Riceviamo e pubblichiamo la lettera di un lettore che ha vissuto una piccola parte della sua vita assieme a Kobe Bryant. Ha giocato insieme a lui, come è capitato ad altri ragazzi reatini.
È domenica 26 gennaio 2020, appena terminato il derby della Capitale: da buon laziale tiro un sospiro di sollievo per essere usciti indenni da una partita in cui avremmo ampiamente meritato la sconfitta. Il tempo di andare sul canale 200 e in evidenza, a caratteri cubitali, leggo poche parole che fatico a mettere a fuoco, ho la vista appannata, il cuore accelera e una scossa gelata attraversa tutto il mio corpo… Non è possibile… Ho letto bene? Ma è veramente successo? È morto Kobe Bryant. Ho passato la serata anzi la nottata tra tv e internet per cercare di capire, nella speranza che ci fosse stato un errore, magari che ci fossero superstiti, ma ogni minuto che passava crescevano in me il dolore e la consapevolezza che ogni lontana speranza fosse vana. Uno degli sportivi più forti di sempre non era più tra noi: neanche il tempo di godersi “la pensione” e un destino bastardo se lo è portato via. A peggiorare in maniera esponenziale le cose, Kobe se n’è andato via in compagnia di sua figlia. Il più grande collegamento che gli era rimasto con la pallacanestro e in cui rivedeva ogni istante di una carriera irripetibile per un comune mortale. Provo grande cordoglio e mi unisco al dolore anche di tutte le altre vittime tra cui ragazzine coetanee della sua bimba prediletta.

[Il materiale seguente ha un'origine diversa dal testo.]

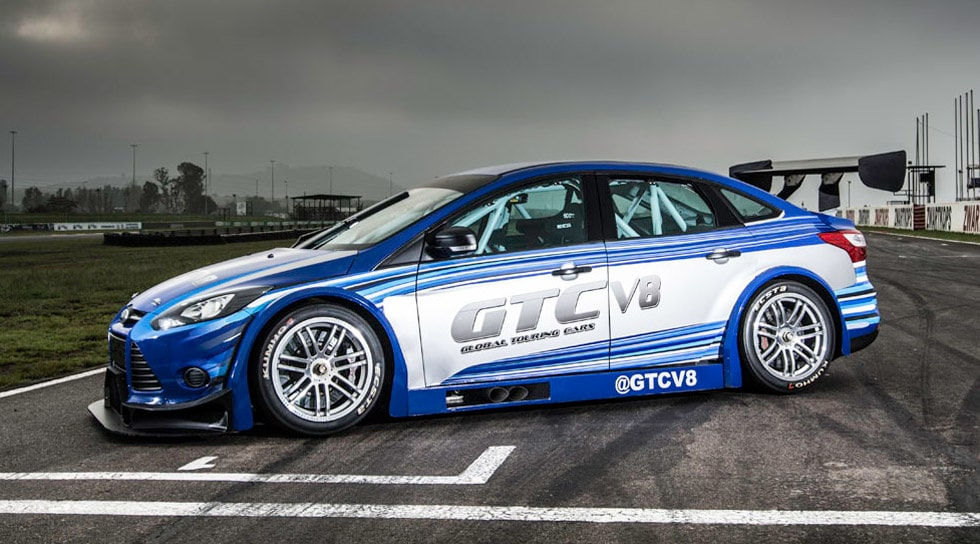 Global Touring Cars V8 Concept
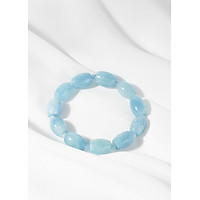 Vòng lu thống đá hải lam ngọc Ngọc Quý Gemstones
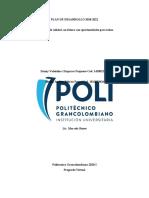 PROYECTO GESTION GLOBAL.docx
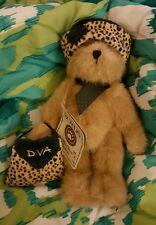 "Boyds the Head Bean Collection Teddy Bear ""Hi! I'm Diva & I'm a Genuine Boyds!"""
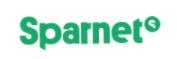 Visa alla rabattkoder och erbjudanden hos Sparnet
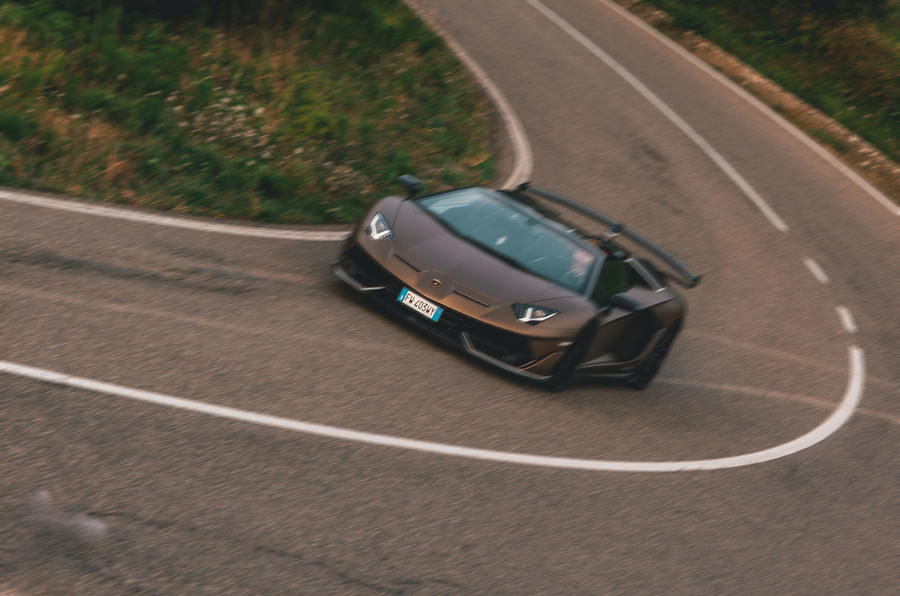 Lamborghini Aventador SVJ Roadster 2019 first drive review - cornering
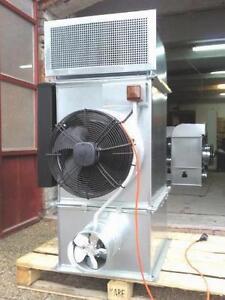 Waste oil heater burner blow air heating 30 kW
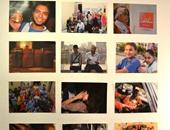 """بالصور.. """"متفائلون"""" يشاركون بمعرض الفوتوغرافية لتوثيق ابتسامات الجميع"""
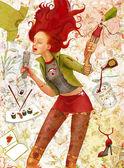 Singing red hair girl — Stock Photo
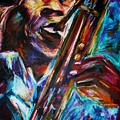 John Coltrane by Frances Marino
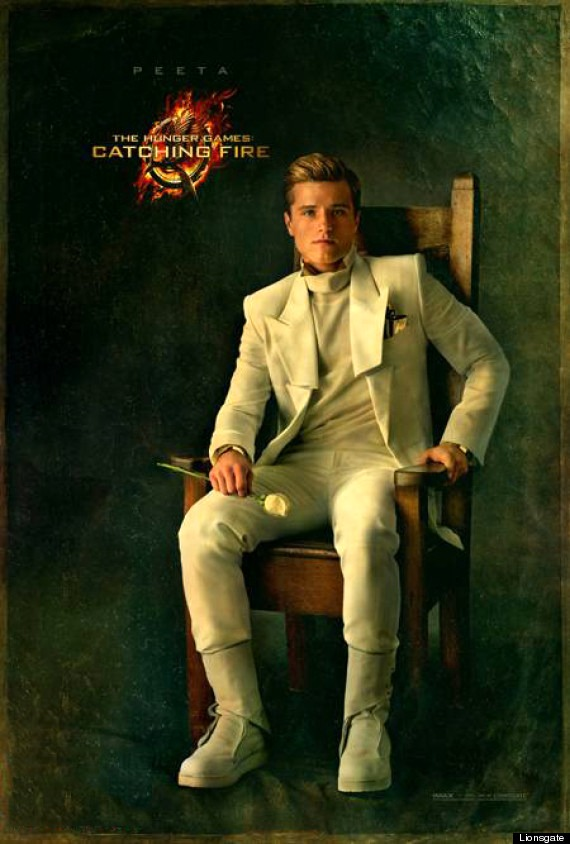 Catching Fire: Peeta Mellark Portrait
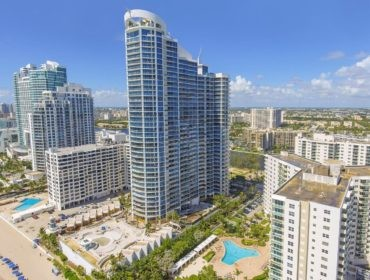 Ocean Palms Condos for Sale and Rent 3101 S Ocean DriveHollywood Beach, FL 33019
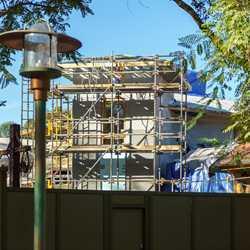 Tiffins construction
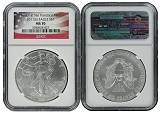 2011 (s) 1oz Struck at San Francisco Silver Eagle NGC MS70 - Flag Label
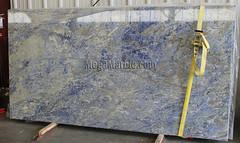 Sodalite Blue Granite Slabs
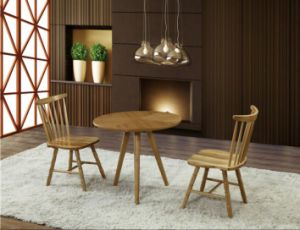 4 Seat Solid Wood Round Top Design Cafe Table pictures & photos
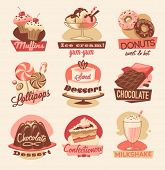stock photo of chocolate muffin  - Sweets emblems - JPG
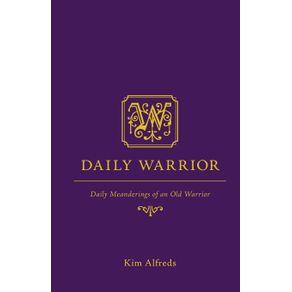 Daily-Warrior
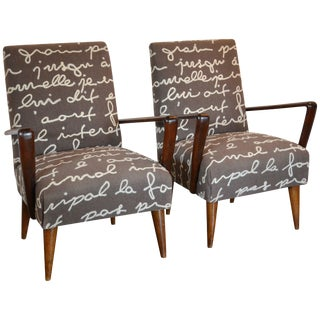 "Mid-Century ""Z"" Lounge Chairs With Felted French Script, Pair For Sale"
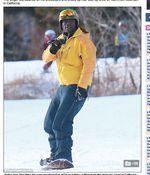 Quelle: http://www.dailymail.co.uk/tvshowbiz/article-2531539/Snowboarding-Seal-takes-tumble-slopes-filming-children.html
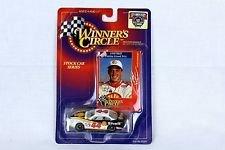 'Winner's Circle Stock Car Series' 1998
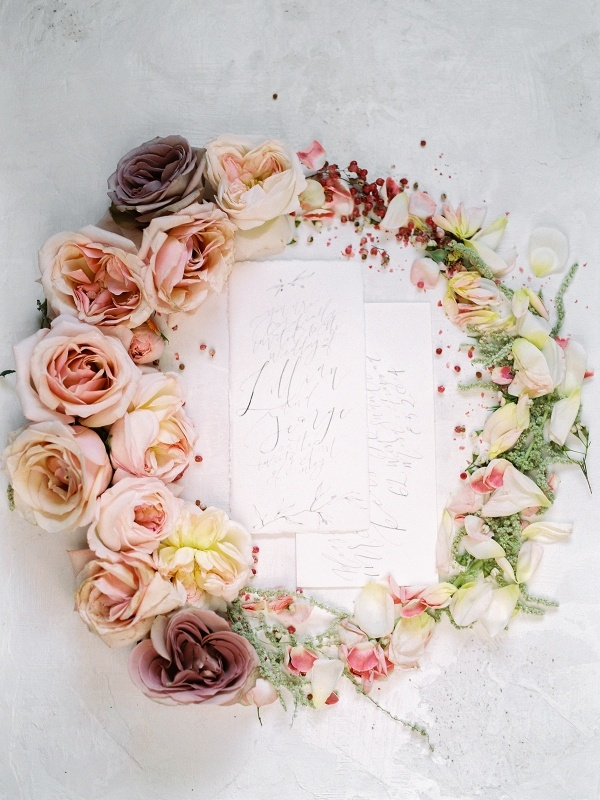 Calligraphy paper goods with floral wreath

Ho passato la notte a cercare di prendere sonno mentre a occhi sbarrati mi sono passati davanti momenti così lontani ma anche così nitidi che hanno fermato il tempo dandomi modo di riordinarli e in parte di riviverli con un realismo e una cura di particolari indicibili. Kobe ho avuto la fortuna di conoscerlo, di conoscerlo bene, perché frequentavamo la stessa scuola, perché abitavamo nello stesso quartiere, perché avevamo la stessa passione per uno sport, il basket, che poi è diventata la sua consacrazione e per me solo un periodo di passaggio, che mi distoglieva dalla mia vera passione: il calcio.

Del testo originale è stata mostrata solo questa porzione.